**The task**
Copy each of the entries below word for word, with no changes.

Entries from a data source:
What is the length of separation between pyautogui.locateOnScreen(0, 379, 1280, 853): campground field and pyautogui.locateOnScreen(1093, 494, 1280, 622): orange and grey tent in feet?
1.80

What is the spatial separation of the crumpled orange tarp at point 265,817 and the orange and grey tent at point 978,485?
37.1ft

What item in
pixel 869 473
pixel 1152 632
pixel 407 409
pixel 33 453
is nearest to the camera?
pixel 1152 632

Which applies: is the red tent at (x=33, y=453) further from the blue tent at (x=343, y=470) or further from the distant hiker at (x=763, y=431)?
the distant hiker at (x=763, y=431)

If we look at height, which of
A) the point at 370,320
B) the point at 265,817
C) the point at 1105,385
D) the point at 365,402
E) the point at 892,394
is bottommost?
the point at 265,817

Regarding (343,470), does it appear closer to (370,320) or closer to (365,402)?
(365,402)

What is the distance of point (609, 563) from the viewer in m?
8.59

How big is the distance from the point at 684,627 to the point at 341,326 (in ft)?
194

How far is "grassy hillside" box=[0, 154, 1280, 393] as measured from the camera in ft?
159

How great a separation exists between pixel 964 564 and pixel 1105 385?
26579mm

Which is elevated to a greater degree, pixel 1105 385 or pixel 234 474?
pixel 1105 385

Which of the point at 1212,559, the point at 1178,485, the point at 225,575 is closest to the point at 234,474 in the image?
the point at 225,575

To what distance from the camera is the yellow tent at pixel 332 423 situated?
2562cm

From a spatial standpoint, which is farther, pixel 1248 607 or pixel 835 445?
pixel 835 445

**Answer**
What is the length of separation between pyautogui.locateOnScreen(0, 379, 1280, 853): campground field and pyautogui.locateOnScreen(1093, 494, 1280, 622): orange and grey tent in feet?
1.80

What is the spatial separation of the crumpled orange tarp at point 265,817 and the orange and grey tent at point 978,485?
37.1ft

What item in
pixel 869 473
pixel 1152 632
pixel 407 409
pixel 33 453
is nearest to the camera?
pixel 1152 632

Which applies: is the red tent at (x=33, y=453) further from the blue tent at (x=343, y=470) or further from the distant hiker at (x=763, y=431)?
the distant hiker at (x=763, y=431)

If we look at height, which of
A) the point at 370,320
B) the point at 265,817
C) the point at 1105,385
D) the point at 365,402
E) the point at 892,394
is bottommost?
the point at 265,817

Regarding (343,470), does it appear closer to (370,320) or closer to (365,402)?
(365,402)

What is the distance of point (609, 563) from the viewer in m?
8.59

How big is the distance from the point at 684,627 to the point at 341,326 (in ft)?
194

How far is "grassy hillside" box=[0, 154, 1280, 393] as measured from the camera in ft?
159

How great a separation exists between pixel 964 564 and pixel 1105 385?
26579mm

Which is elevated to a greater degree, pixel 1105 385 or pixel 234 474?
pixel 1105 385

Which of the point at 1212,559, the point at 1178,485, the point at 225,575 is closest to the point at 234,474 in the image?
the point at 225,575

To what distance from the camera is the yellow tent at pixel 332 423 situated?
2562cm

From a spatial standpoint, which is farther, pixel 1248 607 or pixel 835 445?
pixel 835 445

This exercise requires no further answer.